#### TASK MATERIAL:
********

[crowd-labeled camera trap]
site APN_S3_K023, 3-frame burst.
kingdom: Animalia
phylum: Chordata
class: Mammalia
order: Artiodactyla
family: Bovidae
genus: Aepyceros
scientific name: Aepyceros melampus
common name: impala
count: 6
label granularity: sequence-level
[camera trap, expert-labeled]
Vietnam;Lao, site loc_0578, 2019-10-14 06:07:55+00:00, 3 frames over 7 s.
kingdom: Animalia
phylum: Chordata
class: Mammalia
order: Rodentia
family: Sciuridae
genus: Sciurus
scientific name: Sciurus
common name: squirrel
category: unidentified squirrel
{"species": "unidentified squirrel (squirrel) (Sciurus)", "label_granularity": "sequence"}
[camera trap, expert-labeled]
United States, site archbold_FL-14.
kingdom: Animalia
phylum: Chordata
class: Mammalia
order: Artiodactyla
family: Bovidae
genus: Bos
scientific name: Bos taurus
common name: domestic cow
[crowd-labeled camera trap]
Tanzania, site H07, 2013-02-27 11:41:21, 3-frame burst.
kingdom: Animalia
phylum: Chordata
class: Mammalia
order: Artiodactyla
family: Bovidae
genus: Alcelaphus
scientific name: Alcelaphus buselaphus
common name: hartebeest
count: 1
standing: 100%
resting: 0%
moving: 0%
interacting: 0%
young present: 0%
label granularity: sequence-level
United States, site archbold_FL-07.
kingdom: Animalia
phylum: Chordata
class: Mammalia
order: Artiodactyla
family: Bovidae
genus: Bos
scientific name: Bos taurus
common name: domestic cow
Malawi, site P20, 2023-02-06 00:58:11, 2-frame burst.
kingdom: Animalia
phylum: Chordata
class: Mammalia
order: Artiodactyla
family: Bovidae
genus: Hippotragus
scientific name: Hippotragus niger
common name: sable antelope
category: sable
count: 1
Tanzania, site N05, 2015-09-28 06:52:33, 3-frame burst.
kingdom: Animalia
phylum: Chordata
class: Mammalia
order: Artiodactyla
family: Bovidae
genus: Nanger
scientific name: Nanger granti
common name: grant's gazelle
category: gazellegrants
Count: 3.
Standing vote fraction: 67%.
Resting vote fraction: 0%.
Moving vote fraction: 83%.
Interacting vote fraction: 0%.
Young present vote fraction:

********

#### ASSIGNMENT:
Output the data exactly, from the first line through the line that holds "scientific name: Sciurus", so that no later line appears.

#### EXERCISE SOLUTION:
[crowd-labeled camera trap]
site APN_S3_K023, 3-frame burst.
kingdom: Animalia
phylum: Chordata
class: Mammalia
order: Artiodactyla
family: Bovidae
genus: Aepyceros
scientific name: Aepyceros melampus
common name: impala
count: 6
label granularity: sequence-level
[camera trap, expert-labeled]
Vietnam;Lao, site loc_0578, 2019-10-14 06:07:55+00:00, 3 frames over 7 s.
kingdom: Animalia
phylum: Chordata
class: Mammalia
order: Rodentia
family: Sciuridae
genus: Sciurus
scientific name: Sciurus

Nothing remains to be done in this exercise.